# SchemaOrg Reader

This notebook shows how to read metadata from Schema.org, using a URL with embedded Schema.org JSON-LD.

[Download Notebook](https://github.com/front-matter/commonmeta-py/blob/main/docs/readers/schema_org_reader.ipynb)

In [2]:
from commonmeta import Metadata

# Fetch metadata from a URL pointing to a landing page for a scholary resource
string = 'https://doi.pangaea.de/10.1594/PANGAEA.836178'
metadata = Metadata(string)

# Check that metadata was fetched successfully
print(metadata.state)

ModuleNotFoundError: No module named 'talbot'

## Inspect the metadata


The metadata are optionally embedded in the HTML of the page, using the [JSON-LD](https://json-ld.org/) format. The metadata are embedded in a `<script>` tag with the `type` attribute set to `application/ld+json` They are converted into the internal commonmeta format.

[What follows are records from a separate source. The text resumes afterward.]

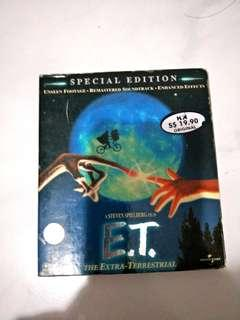 ET the Extra-Terrestrial 20th anniversary VCD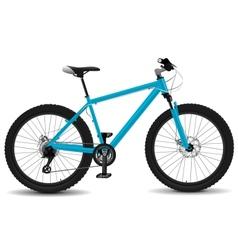 Montain bike vector image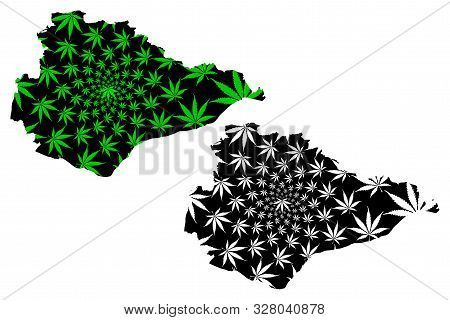 East Sussex (united Kingdom, England, Non-metropolitan County, Shire County) Map Is Designed Cannabi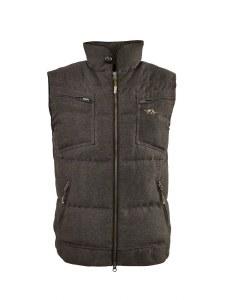 Blaser Vintage Down Vest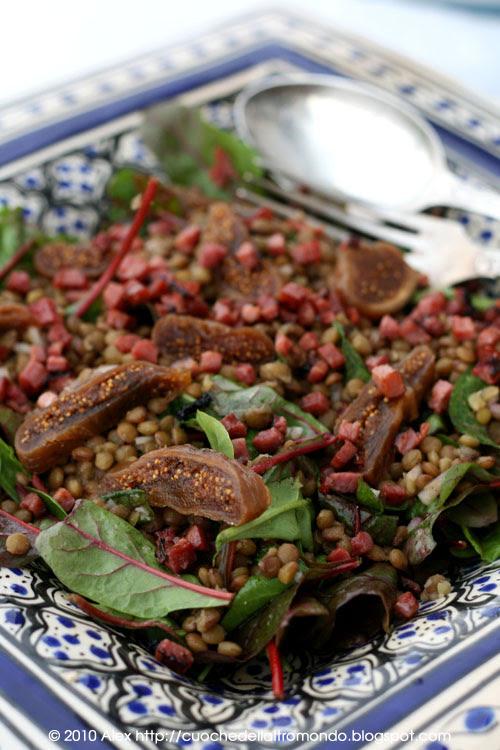 Insalata di lenticchie e fichi secchi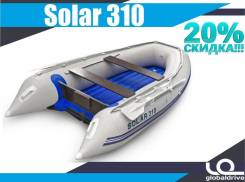 Solar 310. Год: 2018 год, длина 3,10м. Под заказ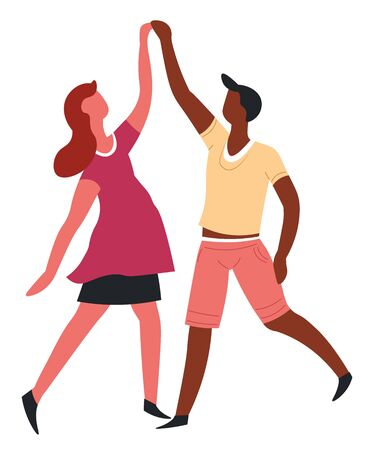 Dance couple dancing romantic date isolated characters vector African man and European woman movement or step holding hands international love entertainment and having fun boyfriend and girlfriend Standard-Bild - 132956206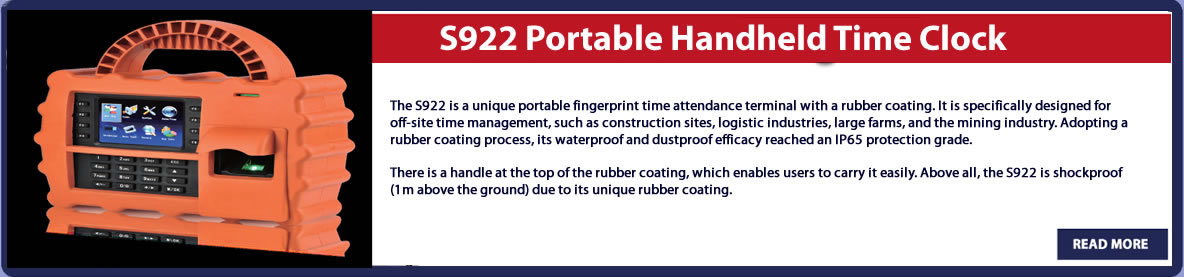 S922 Portable Handheld Time Clock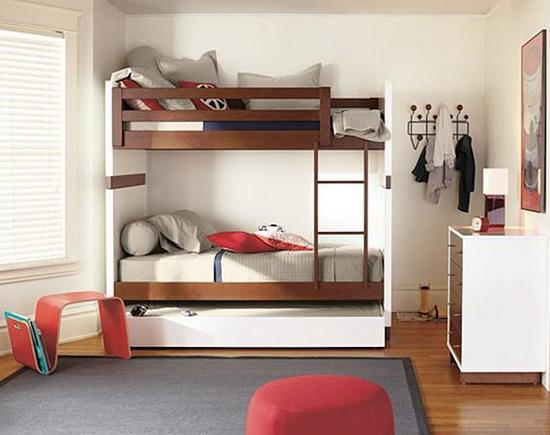 Gorgeous%2BSpace%2BSaving%2BIdeas%2Bfor%2BSmall%2BTeenage%2BDesks%2BBedroom%2BDecoration%2B%252812%2529 Gorgeous Space Saving Ideas for Small Teenage Desks Bedroom Decoration Interior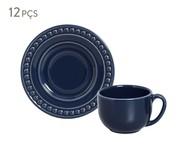 Jogo de Xícaras para Chá  Atenas Deep Blue - 06 Pessoas | WestwingNow
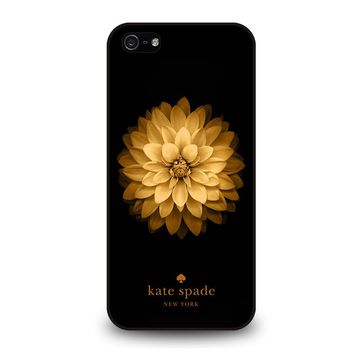 KATE SPADE LOTUS iPhone 5 / 5S / SE Case Cover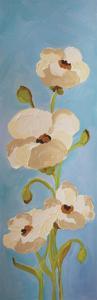 Panels-White Pink Blue 2 by Soraya Chemaly
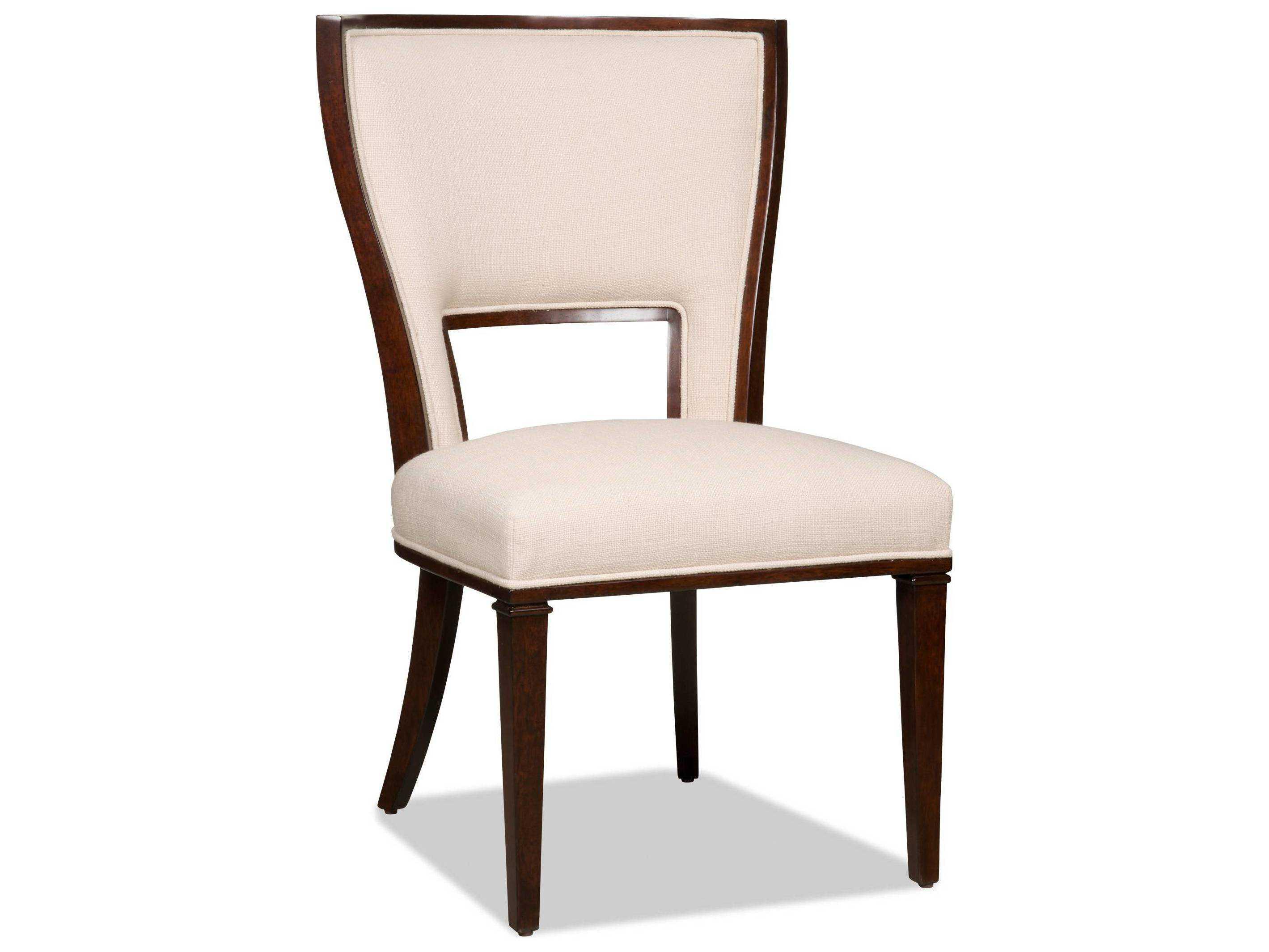 Hooker furniture lindy natural dark wood dining side chair - Natural wood dining chairs ...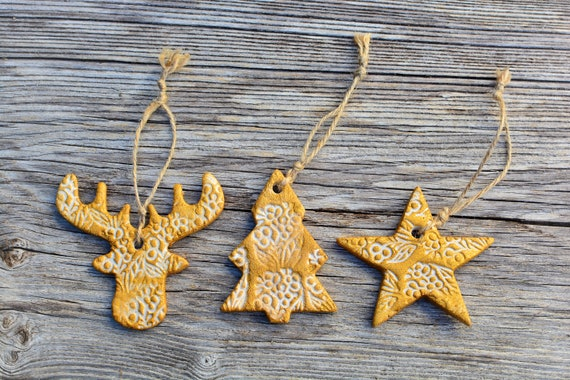Set of 3 shabby style polymer clay Christmas decorations.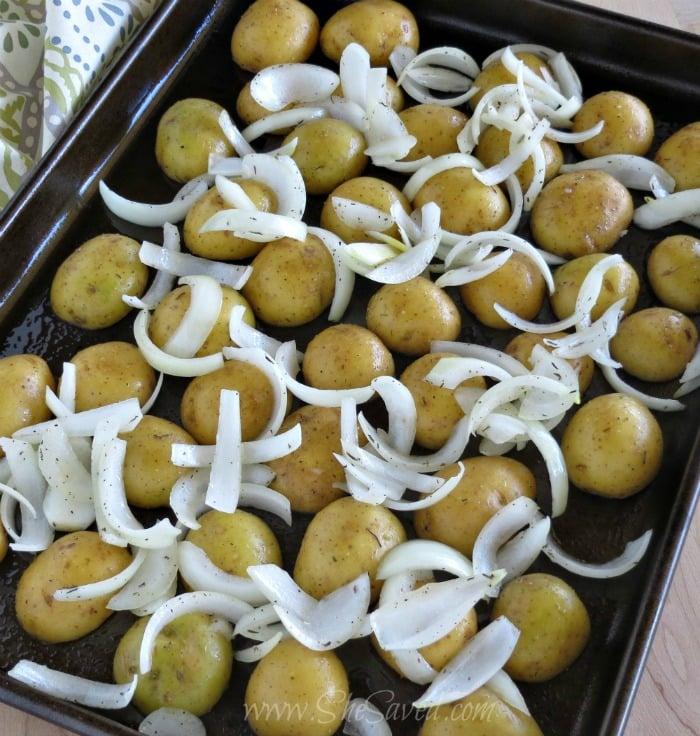 Oven Roasting Potatoes
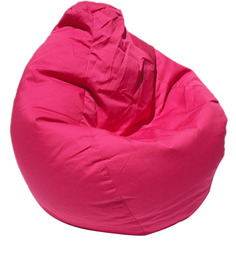 Classic Style Bean Bag Cover in Pink Colour by Sattva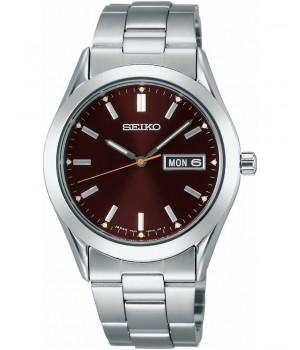 Seiko Spirit SCEC017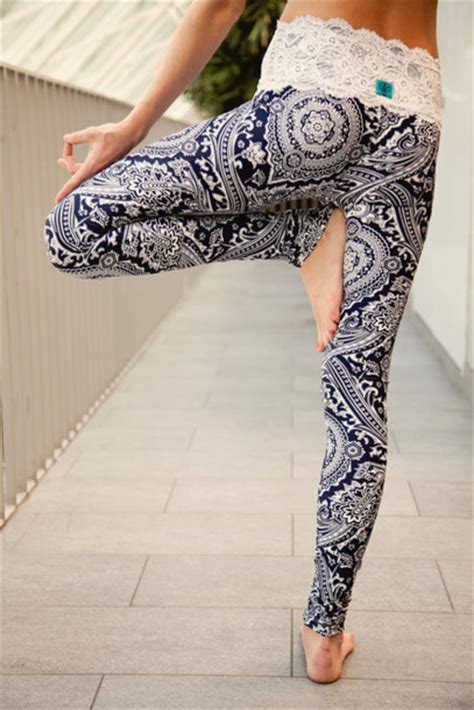 heritage pattern yoga pants leggings lace waist paisley yoga pattern leggings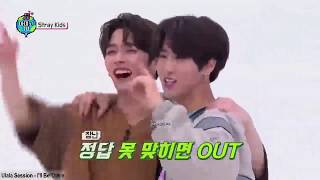 [Minsung moment #2] All The Way To You part 1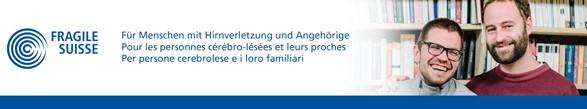 Logo FRAGILE Suisse - Logo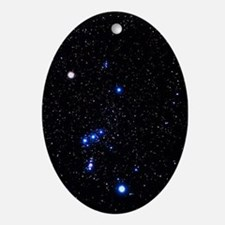 Constellation of Orion with halo eff Oval Ornament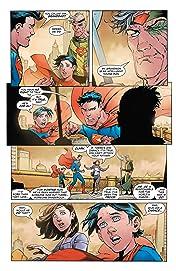 Action Comics (2016-) #991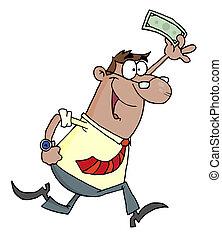 Businessman Running With Dollar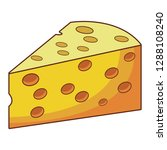 cheese isolated icon | Shutterstock .eps vector #1288108240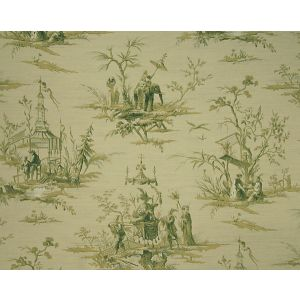 FB 0004A02A VOYAGE EN CHINE Vert Old World Weavers Fabric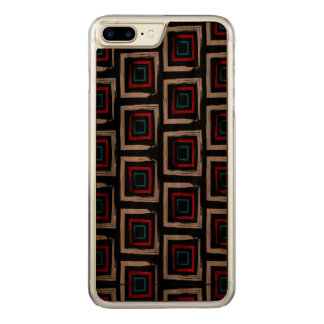 Coque Carved iPhone 8 Plus/7 Plus Caisse en bois d'Apple de noix mince plus carrée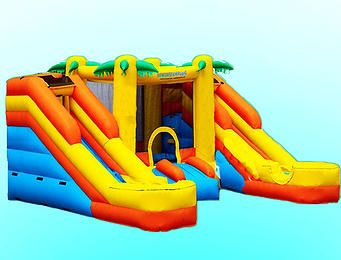 www.BounceandRebound.com (623-396-JUMP) Bounce House, Water Slide, Inflatable Jumper Rentals in Phoenix, AZ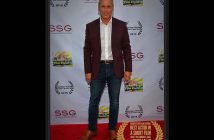 will roberts best actor in a short film.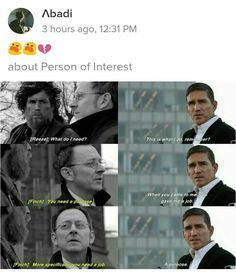 Person of Interest (CBS) Harold Finch and Mr. John Reese: First and Last Episode*sniff*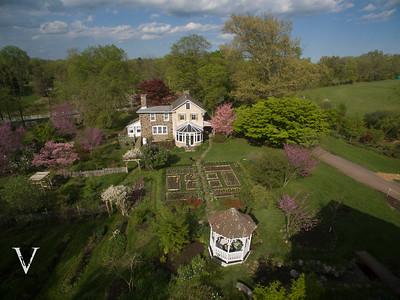 Bucks County Designer  House  & Gardens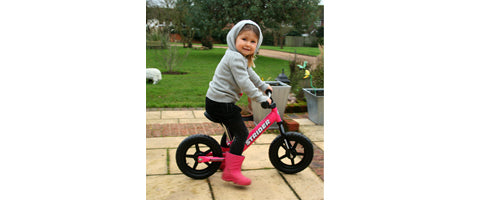 Win a Strider Bike worth £84.99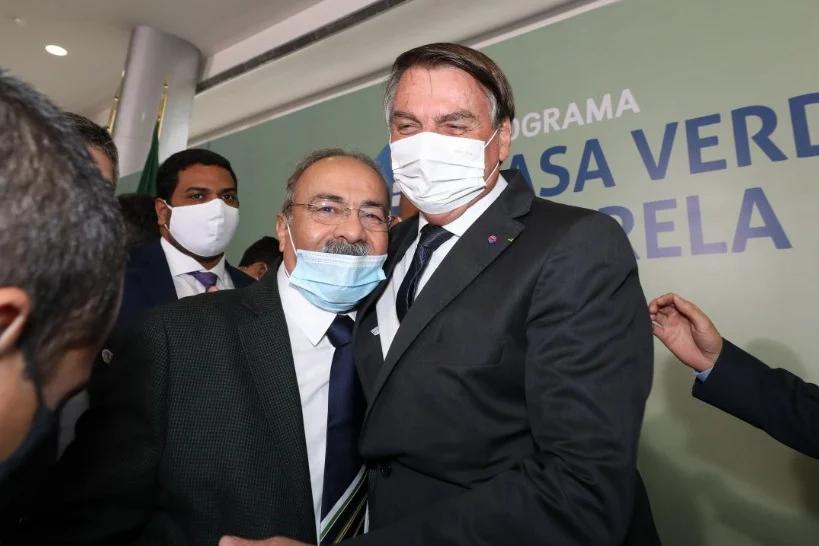 Chico Rodrigues e Bolsonaro (Reprodução/Twitter)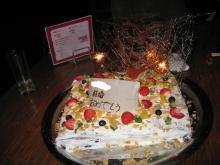 Mちゃんのケーキ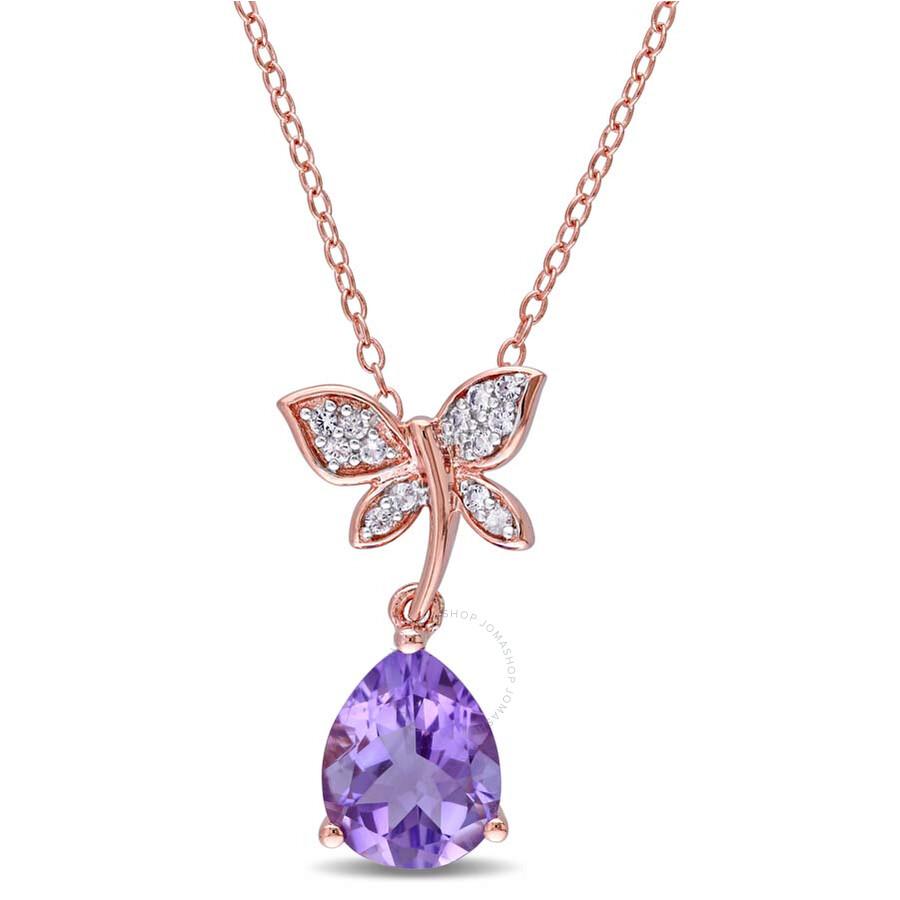 Laura Ashley 2 1/8  CT TGW Amethyst White Sapphire Butterfly Pendant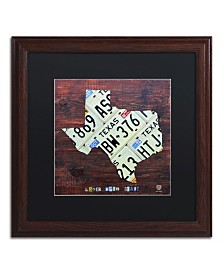 "Design Turnpike 'Texas License Plate Map Large' Matted Framed Art - 16"" x 16"" x 0.5"""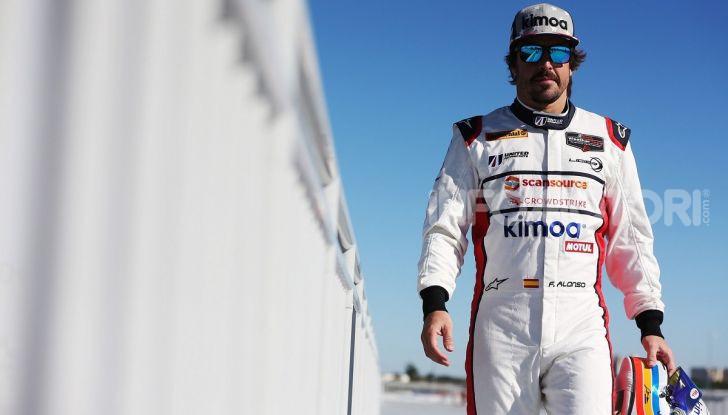 F1, aperto il mercato piloti: scambio tra Hamilton e Verstappen, Leclerc in Ferrari con Ricciardo - Foto 10 di 10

* `pid`: the persistent identifier of the resource
* `titles`: the title(s) of the resource
* `creators`: the creator(s)/author(s) of the resource
* `publisher`: the publisher of the resource
* `publication_year`: the publication year of the resource
* `types`: the type of the resource, as [defined Schema.org](https://schema.org/) as e.g. `ScholarlyArticle`, `Dataset`, `SoftwareSourceCode`, `ImageObject`, `VideoObject`, `Event`, `CreativeWork`, `Collection`, `DataCatalog`, `Report`, `Thesis`, `Service`, or `Review`. Also mapped to other metadata formats to faciliate metadata conversion.

In [None]:
print(metadata.pid)
print(metadata.titles)
print(metadata.creators)
print(metadata.publisher)
print(metadata.publication_year)
print(metadata.types)

https://doi.org/10.1594/pangaea.836178
[{'title': 'Hydrological and meteorological investigations in a lake near Kangerlussuaq, west Greenland'}]
[{'nameType': 'Personal', 'givenName': 'Emma', 'familyName': 'Johansson'}, {'nameType': 'Personal', 'givenName': 'Sten', 'familyName': 'Berglund'}, {'nameType': 'Personal', 'givenName': 'Tobias', 'familyName': 'Lindborg'}, {'nameType': 'Personal', 'givenName': 'Johannes', 'familyName': 'Petrone'}, {'nameType': 'Personal', 'givenName': 'Dirk', 'familyName': 'van As'}, {'nameType': 'Personal', 'givenName': 'Lars-Göran', 'familyName': 'Gustafsson'}, {'nameType': 'Personal', 'givenName': 'Jens-Ove', 'familyName': 'Näslund'}, {'nameType': 'Personal', 'givenName': 'Hjalmar', 'familyName': 'Laudon'}]
PANGAEA
2014
{'resourceTypeGeneral': 'Dataset', 'schemaOrg': 'Dataset', 'citeproc': 'dataset', 'bibtex': 'misc', 'ris': 'DATA'}


## Enhance the metadata with HTML meta tags

The metadata are enhanced with the following HTML meta tags: `citation_doi`, `citation_author`, `citation_title`, `citation_publisher`, `citation_publication_date`, `citation_keywords`, `citation_language`, `citation_issn`. These tags are recommended by [Google Scholar](https://scholar.google.com/intl/en/scholar/inclusion.html#indexing) and widely used by publishers and repositories. Below is an example with embedded HTML meta tags not using Schema.org:

In [None]:
url = 'https://verfassungsblog.de/einburgerung-und-ausburgerung'
metadata = Metadata(url)

print(metadata.doi)
print(metadata.titles)
print(metadata.creators)
print(metadata.publisher)
print(metadata.publication_year)
print(metadata.types)

[{'nameType': 'Personal', 'givenName': 'Maria Martha', 'familyName': 'Gerdes'}]
10.17176/20221210-001644-0
[{'title': 'Einbürgerung und Ausbürgerung: Warum die Staatsangehörigkeitsrechtsreform nicht ohne Ausbürgerungsrechtsreform funktioniert'}]
[{'nameType': 'Personal', 'givenName': 'Maria Martha', 'familyName': 'Gerdes'}]
Verfassungsblog
2022
{'resourceTypeGeneral': 'Preprint', 'schemaOrg': 'Article', 'citeproc': 'article-newspaper', 'bibtex': 'article', 'ris': 'GEN'}